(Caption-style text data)
_ _ _

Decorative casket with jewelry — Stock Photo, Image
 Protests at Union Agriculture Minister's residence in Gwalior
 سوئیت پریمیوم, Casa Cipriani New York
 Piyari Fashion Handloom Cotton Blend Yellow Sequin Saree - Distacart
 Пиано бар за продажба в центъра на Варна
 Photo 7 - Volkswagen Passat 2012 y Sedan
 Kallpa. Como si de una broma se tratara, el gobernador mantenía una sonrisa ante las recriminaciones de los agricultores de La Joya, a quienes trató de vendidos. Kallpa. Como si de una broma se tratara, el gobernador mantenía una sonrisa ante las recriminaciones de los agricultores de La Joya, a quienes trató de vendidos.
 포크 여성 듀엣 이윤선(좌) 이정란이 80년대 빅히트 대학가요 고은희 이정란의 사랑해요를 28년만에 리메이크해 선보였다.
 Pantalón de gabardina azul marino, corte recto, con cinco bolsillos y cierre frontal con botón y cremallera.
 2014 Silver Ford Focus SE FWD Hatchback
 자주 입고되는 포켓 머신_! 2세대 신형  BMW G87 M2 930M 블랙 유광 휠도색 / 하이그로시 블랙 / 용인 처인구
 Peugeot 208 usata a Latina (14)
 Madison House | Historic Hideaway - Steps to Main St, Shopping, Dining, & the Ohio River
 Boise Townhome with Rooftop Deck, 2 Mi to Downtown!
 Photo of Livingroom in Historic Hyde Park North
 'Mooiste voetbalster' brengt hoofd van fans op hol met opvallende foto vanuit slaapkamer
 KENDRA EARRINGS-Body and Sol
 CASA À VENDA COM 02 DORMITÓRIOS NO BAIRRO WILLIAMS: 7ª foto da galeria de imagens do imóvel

_ _ _

--- Work to be completed ---
In full and without alteration, write out the data above.

--- Response for this exercise ---
Decorative casket with jewelry — Stock Photo, Image
 Protests at Union Agriculture Minister's residence in Gwalior
 سوئیت پریمیوم, Casa Cipriani New York
 Piyari Fashion Handloom Cotton Blend Yellow Sequin Saree - Distacart
 Пиано бар за продажба в центъра на Варна
 Photo 7 - Volkswagen Passat 2012 y Sedan
 Kallpa. Como si de una broma se tratara, el gobernador mantenía una sonrisa ante las recriminaciones de los agricultores de La Joya, a quienes trató de vendidos. Kallpa. Como si de una broma se tratara, el gobernador mantenía una sonrisa ante las recriminaciones de los agricultores de La Joya, a quienes trató de vendidos.
 포크 여성 듀엣 이윤선(좌) 이정란이 80년대 빅히트 대학가요 고은희 이정란의 사랑해요를 28년만에 리메이크해 선보였다.
 Pantalón de gabardina azul marino, corte recto, con cinco bolsillos y cierre frontal con botón y cremallera.
 2014 Silver Ford Focus SE FWD Hatchback
 자주 입고되는 포켓 머신_! 2세대 신형  BMW G87 M2 930M 블랙 유광 휠도색 / 하이그로시 블랙 / 용인 처인구
 Peugeot 208 usata a Latina (14)
 Madison House | Historic Hideaway - Steps to Main St, Shopping, Dining, & the Ohio River
 Boise Townhome with Rooftop Deck, 2 Mi to Downtown!
 Photo of Livingroom in Historic Hyde Park North
 'Mooiste voetbalster' brengt hoofd van fans op hol met opvallende foto vanuit slaapkamer
 KENDRA EARRINGS-Body and Sol
 CASA À VENDA COM 02 DORMITÓRIOS NO BAIRRO WILLIAMS: 7ª foto da galeria de imagens do imóvel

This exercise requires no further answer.